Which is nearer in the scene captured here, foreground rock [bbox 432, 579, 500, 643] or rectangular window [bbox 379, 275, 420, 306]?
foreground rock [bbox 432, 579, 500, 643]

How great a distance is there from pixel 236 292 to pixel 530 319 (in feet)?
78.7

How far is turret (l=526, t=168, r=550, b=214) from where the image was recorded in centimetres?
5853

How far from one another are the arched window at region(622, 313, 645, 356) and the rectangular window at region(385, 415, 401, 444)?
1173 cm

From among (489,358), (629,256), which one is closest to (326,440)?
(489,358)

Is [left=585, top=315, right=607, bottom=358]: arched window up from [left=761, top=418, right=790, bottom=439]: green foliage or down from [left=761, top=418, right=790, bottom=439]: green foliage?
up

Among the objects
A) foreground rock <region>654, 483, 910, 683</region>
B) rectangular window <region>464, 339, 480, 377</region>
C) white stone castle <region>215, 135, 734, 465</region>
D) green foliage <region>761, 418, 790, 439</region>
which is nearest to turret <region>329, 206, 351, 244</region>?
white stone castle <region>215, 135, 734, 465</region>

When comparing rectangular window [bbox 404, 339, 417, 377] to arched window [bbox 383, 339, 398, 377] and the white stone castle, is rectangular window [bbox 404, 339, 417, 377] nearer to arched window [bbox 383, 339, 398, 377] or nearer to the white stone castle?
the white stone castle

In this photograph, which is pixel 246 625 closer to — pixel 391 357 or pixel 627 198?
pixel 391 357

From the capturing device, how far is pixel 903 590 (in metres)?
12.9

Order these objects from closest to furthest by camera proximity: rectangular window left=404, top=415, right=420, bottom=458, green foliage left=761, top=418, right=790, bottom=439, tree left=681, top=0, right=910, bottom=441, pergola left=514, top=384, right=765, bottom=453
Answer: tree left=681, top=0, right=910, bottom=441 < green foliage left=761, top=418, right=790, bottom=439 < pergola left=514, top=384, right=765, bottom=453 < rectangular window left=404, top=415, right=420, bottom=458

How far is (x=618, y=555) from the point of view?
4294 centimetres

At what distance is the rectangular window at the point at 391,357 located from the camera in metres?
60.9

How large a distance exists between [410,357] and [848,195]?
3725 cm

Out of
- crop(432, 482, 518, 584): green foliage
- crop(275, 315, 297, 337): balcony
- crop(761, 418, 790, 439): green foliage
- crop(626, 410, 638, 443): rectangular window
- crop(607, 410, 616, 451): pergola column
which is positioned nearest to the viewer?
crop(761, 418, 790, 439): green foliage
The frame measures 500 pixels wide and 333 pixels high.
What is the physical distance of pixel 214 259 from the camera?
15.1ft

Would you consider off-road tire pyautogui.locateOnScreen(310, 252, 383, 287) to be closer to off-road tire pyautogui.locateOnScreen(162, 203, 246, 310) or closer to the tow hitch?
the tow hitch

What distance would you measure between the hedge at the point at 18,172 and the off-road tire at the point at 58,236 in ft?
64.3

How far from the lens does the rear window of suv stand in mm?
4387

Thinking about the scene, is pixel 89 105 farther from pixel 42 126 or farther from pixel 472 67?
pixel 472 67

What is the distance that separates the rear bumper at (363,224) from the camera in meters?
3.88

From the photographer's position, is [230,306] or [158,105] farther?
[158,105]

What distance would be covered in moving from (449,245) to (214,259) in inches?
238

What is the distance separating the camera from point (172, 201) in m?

__________________________________________________

#### What you need to do:
Please return every line of the items without changes, starting at the line that contains "How far is (x=618, y=555)" and ending at the final line of the items.

#### Exercise solution:
How far is (x=618, y=555) from the point of view?
4294 centimetres

At what distance is the rectangular window at the point at 391,357 located from the camera in metres?
60.9

How large a distance exists between [410,357] and [848,195]?
3725 cm

Out of
- crop(432, 482, 518, 584): green foliage
- crop(275, 315, 297, 337): balcony
- crop(761, 418, 790, 439): green foliage
- crop(626, 410, 638, 443): rectangular window
- crop(607, 410, 616, 451): pergola column
which is positioned nearest to the viewer?
crop(761, 418, 790, 439): green foliage
The frame measures 500 pixels wide and 333 pixels high.
What is the physical distance of pixel 214 259 from the camera?
15.1ft

Would you consider off-road tire pyautogui.locateOnScreen(310, 252, 383, 287) to be closer to off-road tire pyautogui.locateOnScreen(162, 203, 246, 310) or closer to the tow hitch?
the tow hitch

What distance would you measure between the hedge at the point at 18,172 and the off-road tire at the point at 58,236 in ft?
64.3

How far from the lens does the rear window of suv stand in mm?
4387

Thinking about the scene, is pixel 89 105 farther from pixel 42 126 or farther from pixel 472 67?
pixel 472 67

What is the distance that separates the rear bumper at (363,224) from the camera in meters?
3.88

From the photographer's position, is [230,306] or [158,105] farther?
[158,105]

What distance would be covered in moving from (449,245) to (214,259) in inches?
238

What is the distance separating the camera from point (172, 201) in m?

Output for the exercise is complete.